*WORK TASK:* Across the whole listing, filter for the string "false" and copy every line that has it.

━━━━━ SUPPLIED MATERIAL ━━━━━

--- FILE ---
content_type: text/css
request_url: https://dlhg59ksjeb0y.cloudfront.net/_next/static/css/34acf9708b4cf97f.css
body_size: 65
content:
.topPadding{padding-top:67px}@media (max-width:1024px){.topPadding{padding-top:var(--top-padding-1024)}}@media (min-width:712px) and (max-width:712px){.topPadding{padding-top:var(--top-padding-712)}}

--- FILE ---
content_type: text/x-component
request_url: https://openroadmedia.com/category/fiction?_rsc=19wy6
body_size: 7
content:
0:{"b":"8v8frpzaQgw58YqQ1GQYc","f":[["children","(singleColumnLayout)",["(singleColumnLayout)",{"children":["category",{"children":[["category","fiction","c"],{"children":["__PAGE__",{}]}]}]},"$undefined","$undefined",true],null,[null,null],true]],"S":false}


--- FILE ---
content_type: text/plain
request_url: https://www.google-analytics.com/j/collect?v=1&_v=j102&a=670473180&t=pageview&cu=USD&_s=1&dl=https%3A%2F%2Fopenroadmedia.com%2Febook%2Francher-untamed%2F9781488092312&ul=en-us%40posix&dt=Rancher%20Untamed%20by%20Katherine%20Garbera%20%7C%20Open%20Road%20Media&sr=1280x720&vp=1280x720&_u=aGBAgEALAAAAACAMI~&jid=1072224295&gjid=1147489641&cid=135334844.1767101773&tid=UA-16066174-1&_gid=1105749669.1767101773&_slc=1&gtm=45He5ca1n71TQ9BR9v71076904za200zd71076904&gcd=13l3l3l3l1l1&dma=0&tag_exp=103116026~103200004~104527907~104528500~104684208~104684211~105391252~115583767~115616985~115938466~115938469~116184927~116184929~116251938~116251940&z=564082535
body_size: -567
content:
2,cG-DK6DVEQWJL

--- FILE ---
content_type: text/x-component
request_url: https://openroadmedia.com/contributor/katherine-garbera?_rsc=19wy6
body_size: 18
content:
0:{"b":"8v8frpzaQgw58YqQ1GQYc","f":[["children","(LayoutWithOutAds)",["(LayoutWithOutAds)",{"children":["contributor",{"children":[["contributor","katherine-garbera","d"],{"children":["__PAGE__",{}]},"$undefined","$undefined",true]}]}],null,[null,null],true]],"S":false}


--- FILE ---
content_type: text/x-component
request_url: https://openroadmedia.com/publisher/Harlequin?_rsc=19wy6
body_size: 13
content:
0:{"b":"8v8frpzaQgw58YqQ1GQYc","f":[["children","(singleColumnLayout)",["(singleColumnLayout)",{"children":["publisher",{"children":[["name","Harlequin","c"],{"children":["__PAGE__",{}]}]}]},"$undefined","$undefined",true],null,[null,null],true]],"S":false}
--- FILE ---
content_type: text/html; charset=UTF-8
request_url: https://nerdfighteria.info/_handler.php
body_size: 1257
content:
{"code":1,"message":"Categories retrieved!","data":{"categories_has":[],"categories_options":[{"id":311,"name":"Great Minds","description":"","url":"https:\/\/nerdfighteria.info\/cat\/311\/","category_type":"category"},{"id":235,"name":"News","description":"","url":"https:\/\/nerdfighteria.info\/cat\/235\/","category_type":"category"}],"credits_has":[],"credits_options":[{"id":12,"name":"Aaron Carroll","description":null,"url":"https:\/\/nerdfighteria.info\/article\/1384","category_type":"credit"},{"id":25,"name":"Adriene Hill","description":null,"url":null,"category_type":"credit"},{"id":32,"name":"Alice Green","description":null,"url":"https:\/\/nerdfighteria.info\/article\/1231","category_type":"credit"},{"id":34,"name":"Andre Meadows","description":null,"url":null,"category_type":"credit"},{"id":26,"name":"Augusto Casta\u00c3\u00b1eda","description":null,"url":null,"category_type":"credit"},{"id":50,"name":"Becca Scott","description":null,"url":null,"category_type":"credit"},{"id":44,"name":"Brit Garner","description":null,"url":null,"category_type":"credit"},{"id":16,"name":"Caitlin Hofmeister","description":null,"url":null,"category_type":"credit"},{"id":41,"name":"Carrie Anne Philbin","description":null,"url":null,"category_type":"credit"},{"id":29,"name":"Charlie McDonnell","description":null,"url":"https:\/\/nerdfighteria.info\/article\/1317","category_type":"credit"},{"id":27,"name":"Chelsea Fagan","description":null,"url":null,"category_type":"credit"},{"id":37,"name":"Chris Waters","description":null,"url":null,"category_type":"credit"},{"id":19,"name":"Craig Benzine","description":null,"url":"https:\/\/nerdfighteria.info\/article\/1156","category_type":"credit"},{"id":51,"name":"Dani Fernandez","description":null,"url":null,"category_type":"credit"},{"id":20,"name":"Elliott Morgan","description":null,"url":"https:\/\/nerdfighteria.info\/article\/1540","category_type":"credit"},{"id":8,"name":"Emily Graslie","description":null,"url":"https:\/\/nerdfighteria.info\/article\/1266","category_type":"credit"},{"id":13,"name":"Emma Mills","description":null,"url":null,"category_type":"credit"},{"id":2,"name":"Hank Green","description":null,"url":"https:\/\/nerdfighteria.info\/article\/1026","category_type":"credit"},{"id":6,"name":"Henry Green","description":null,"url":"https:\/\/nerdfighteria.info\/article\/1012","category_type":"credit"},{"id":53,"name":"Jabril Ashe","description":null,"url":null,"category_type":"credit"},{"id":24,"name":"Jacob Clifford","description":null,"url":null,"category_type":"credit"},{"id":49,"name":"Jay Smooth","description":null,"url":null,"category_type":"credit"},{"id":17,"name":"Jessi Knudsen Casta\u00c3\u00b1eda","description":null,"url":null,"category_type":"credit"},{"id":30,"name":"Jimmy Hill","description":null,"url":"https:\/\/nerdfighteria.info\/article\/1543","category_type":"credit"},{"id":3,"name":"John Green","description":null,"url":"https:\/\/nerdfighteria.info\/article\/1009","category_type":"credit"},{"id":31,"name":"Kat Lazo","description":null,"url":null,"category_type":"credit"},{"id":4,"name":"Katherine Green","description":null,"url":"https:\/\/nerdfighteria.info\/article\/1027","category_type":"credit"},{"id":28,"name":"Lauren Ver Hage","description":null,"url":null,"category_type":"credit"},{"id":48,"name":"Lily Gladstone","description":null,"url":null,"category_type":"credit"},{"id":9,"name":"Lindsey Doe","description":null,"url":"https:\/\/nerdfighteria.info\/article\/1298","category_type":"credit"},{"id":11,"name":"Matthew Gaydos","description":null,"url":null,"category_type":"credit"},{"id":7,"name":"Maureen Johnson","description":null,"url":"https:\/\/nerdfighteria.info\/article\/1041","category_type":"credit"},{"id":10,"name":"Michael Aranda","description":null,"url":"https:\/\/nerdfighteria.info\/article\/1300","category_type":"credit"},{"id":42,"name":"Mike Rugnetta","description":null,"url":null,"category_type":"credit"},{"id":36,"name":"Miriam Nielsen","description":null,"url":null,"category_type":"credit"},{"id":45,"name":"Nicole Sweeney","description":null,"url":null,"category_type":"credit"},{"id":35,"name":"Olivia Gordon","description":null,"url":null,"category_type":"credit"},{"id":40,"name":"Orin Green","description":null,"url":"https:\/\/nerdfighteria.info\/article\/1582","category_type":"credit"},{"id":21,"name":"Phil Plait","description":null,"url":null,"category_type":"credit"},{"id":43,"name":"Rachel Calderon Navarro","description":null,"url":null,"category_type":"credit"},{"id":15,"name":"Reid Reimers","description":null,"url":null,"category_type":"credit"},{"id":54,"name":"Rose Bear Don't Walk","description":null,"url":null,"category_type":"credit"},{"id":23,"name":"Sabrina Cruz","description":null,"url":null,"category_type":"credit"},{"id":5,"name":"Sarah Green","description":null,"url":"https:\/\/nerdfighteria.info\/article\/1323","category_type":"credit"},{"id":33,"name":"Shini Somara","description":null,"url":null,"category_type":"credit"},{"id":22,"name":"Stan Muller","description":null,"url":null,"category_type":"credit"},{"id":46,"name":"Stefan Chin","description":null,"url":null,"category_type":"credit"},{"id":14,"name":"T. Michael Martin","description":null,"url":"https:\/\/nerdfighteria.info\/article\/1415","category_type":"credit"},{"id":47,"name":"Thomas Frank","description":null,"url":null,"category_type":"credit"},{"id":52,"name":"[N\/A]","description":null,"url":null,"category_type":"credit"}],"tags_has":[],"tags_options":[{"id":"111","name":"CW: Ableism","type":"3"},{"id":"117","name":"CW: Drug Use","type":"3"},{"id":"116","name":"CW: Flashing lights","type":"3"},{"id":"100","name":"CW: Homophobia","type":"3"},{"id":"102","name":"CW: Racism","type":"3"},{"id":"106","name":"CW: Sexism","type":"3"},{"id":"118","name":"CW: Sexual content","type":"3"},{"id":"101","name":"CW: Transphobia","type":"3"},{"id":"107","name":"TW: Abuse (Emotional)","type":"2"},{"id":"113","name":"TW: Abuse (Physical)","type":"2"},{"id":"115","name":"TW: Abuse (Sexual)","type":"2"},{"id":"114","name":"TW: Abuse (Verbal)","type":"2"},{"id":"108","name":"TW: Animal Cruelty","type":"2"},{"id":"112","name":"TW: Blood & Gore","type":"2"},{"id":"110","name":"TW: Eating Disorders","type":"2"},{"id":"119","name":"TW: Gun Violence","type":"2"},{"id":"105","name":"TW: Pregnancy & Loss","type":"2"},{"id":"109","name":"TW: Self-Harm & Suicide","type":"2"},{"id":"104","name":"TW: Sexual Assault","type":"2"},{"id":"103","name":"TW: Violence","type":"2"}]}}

━━━━━

*REPLY TO THE TASK:*
0:{"b":"8v8frpzaQgw58YqQ1GQYc","f":[["children","(singleColumnLayout)",["(singleColumnLayout)",{"children":["category",{"children":[["category","fiction","c"],{"children":["__PAGE__",{}]}]}]},"$undefined","$undefined",true],null,[null,null],true]],"S":false}
0:{"b":"8v8frpzaQgw58YqQ1GQYc","f":[["children","(LayoutWithOutAds)",["(LayoutWithOutAds)",{"children":["contributor",{"children":[["contributor","katherine-garbera","d"],{"children":["__PAGE__",{}]},"$undefined","$undefined",true]}]}],null,[null,null],true]],"S":false}
0:{"b":"8v8frpzaQgw58YqQ1GQYc","f":[["children","(singleColumnLayout)",["(singleColumnLayout)",{"children":["publisher",{"children":[["name","Harlequin","c"],{"children":["__PAGE__",{}]}]}]},"$undefined","$undefined",true],null,[null,null],true]],"S":false}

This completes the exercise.